A Google study presented at the currently held Conference on File and Storage Technologies questions these traditional failure explanations and concludes that there are many more factors impacting the life expectancy of a hard drive and that failure predictions are much more complex than previously thought. What makes this study interesting is the fact that Google's server infrastructure is estimated to exceed a number of 450,000 fairly mainstream systems that, in a large number, use consumer-grade devices with capacities ranging from 80 to 400 GB in capacity. According to the company, the project covered "more than 100,000" drives that were put into production in or after 2001. The drives ran at a platter rotation speed of 5400 and 7200 rpm, came from "many of the largest disk drive manufacturers and from at least nine different models."The bottom line is that temperature and high usage alone aren't responsible for failures by default but I'm not so sure if this also counts for desktop PCs. Server PCs usually work 24/24, 7/7 and I expect the temperature variation of the hard drives will be rather small. In desktop PCs this isn't the case, when your system is off the hard drives may have a temperature of 20°C and during heavy load they might reach up to 40°C-55°C depending on your case's cooling. Perhaps high temperatures aren't really a problem but big spikes in HDD temperature might be a problem..
Google said that it is collecting "vital information" about all of its systems every few minutes and stores the data for further analysis. For example, this information includes environmental factors (such as temperatures), activity levels and SMART parameters (Self-Monitoring Analysis and Reporting Technology) that are commonly considered to be good indicators to describe the health of disk drives.
In general, Google's hard drive population saw a failure rate that was increasing with the age of the drive. Within the group of hard drives up to one year old, 1.7% of the devices had to be replaced due to failure. The rate jumps to 8% in year 2 and 8.6% in year 3. The failure rate levels out thereafter, but Google believes that the reliability of drives older than 4 years is influenced more by "the particular models in that vintage than by disk drive aging effects."

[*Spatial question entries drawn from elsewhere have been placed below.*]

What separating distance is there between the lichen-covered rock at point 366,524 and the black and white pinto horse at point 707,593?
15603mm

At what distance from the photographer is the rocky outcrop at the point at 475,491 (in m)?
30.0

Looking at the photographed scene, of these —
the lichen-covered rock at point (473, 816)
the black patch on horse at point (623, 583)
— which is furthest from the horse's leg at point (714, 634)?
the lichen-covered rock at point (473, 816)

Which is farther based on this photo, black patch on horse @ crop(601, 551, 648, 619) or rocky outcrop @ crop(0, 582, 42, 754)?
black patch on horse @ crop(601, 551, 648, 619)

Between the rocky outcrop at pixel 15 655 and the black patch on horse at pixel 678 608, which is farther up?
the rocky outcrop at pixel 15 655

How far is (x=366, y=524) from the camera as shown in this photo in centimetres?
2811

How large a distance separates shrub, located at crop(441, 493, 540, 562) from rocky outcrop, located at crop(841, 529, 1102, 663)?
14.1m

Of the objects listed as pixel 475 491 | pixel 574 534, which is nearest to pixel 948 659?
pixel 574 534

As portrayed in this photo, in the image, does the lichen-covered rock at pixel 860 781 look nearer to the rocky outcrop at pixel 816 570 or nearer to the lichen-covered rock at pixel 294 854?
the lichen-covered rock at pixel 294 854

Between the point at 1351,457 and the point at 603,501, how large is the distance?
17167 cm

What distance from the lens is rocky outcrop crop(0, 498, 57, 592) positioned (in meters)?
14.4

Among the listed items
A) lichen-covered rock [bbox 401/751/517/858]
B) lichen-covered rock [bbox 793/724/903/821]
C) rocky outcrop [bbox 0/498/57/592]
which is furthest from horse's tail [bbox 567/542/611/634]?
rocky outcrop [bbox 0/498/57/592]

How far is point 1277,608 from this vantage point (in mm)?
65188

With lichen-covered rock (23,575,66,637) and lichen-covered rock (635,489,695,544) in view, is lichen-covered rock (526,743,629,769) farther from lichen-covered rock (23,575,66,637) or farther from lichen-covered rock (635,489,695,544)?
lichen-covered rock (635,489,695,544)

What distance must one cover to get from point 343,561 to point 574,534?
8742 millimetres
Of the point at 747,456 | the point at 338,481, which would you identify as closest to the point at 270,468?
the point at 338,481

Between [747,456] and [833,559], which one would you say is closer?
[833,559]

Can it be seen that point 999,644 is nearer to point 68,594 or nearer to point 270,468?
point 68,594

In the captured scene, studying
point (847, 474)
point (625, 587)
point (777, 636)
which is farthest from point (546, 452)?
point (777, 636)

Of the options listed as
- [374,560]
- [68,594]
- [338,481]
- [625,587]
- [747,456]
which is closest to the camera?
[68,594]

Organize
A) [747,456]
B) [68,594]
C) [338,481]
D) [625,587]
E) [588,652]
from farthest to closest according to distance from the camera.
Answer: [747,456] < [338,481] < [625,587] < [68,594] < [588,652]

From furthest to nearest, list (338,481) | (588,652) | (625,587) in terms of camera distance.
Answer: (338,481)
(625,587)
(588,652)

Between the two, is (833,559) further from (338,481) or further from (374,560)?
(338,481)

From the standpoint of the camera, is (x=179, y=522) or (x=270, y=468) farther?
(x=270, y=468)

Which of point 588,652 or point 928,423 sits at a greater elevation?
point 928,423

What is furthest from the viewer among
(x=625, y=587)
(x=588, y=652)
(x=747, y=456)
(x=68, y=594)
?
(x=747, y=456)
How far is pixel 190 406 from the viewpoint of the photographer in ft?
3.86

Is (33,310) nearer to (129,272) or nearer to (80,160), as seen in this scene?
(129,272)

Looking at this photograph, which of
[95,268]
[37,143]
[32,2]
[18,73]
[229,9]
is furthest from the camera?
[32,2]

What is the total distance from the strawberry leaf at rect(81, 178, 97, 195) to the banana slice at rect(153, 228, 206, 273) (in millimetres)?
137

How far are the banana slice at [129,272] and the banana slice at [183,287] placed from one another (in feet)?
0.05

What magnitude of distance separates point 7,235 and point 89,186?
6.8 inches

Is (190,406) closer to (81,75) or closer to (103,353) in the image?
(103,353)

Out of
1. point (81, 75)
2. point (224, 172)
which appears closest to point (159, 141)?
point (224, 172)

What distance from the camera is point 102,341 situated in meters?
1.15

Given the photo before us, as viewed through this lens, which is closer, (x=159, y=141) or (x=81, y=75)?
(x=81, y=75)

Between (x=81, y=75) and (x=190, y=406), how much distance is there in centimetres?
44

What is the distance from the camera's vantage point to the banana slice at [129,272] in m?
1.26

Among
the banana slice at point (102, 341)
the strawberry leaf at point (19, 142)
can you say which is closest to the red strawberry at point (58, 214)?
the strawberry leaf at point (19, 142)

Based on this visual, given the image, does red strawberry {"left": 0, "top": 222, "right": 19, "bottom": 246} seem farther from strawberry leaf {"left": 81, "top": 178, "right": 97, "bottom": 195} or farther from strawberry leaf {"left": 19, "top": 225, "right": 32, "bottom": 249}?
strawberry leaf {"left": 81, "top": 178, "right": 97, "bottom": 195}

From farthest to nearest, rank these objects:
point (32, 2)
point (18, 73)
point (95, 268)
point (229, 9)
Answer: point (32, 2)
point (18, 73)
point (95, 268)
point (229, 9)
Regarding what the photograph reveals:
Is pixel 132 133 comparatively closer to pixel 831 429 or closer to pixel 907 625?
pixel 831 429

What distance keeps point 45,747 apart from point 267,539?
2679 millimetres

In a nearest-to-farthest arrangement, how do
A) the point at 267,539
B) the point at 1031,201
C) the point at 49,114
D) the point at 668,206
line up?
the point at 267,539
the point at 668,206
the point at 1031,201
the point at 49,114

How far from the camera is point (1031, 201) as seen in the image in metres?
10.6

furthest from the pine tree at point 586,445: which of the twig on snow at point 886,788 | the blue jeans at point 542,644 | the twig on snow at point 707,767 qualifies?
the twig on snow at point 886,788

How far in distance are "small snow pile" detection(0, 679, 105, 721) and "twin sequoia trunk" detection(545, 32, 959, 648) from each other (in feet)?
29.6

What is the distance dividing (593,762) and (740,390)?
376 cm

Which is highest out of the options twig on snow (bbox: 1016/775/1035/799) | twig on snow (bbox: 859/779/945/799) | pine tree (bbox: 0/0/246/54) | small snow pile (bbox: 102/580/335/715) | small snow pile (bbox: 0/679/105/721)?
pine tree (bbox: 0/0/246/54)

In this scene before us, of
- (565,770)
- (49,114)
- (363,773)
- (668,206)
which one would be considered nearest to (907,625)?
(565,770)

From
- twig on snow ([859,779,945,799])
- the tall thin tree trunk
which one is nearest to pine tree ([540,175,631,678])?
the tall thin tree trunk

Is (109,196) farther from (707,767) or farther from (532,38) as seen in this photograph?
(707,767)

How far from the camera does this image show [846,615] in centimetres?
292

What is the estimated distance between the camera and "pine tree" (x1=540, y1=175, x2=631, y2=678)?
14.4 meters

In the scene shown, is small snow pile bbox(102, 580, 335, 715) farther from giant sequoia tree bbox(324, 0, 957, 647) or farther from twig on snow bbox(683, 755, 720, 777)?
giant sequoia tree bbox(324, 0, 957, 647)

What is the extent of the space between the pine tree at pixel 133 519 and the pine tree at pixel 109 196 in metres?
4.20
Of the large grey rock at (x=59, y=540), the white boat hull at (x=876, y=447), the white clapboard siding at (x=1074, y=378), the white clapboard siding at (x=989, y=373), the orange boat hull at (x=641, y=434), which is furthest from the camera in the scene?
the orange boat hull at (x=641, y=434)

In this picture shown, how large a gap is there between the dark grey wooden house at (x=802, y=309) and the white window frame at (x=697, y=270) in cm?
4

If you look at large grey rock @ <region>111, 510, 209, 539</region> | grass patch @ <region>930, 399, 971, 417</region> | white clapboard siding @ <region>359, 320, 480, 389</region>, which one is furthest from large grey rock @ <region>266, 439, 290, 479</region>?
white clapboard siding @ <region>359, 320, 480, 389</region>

Breaking out different levels of utilization, the Google study shows an interesting result. Only drives with an age of six months or younger show a decidedly higher probability of failure when put into a high activity environment. Once the drive survives its first months, the probability of failure due to high usage decreases in year 1, 2, 3 and 4 - and increases significantly in year 5. Google's temperature research found an equally surprising result: "Failures do not increase when the average temperature increases. In fact, there is a clear trend showing that lower temperatures are associated with higher failure rates. Only at very high temperatures is there a slight reversal of this trend," the authors of the study found.
In contrast the company discovered that certain SMART parameters apparently do have an effect drive failures. For example, drives typically scan the disk surface in the background and report errors as they discover them. Significant scan errors can hint to surface errors and Google reports that fewer than 2% of its drives show scan errors. However, drives with scan errors turned out to be ten times more likely to fail than drives without scan errors. About 70% of Google's drives with scan errors survived the first eight months after the first scan error was reported.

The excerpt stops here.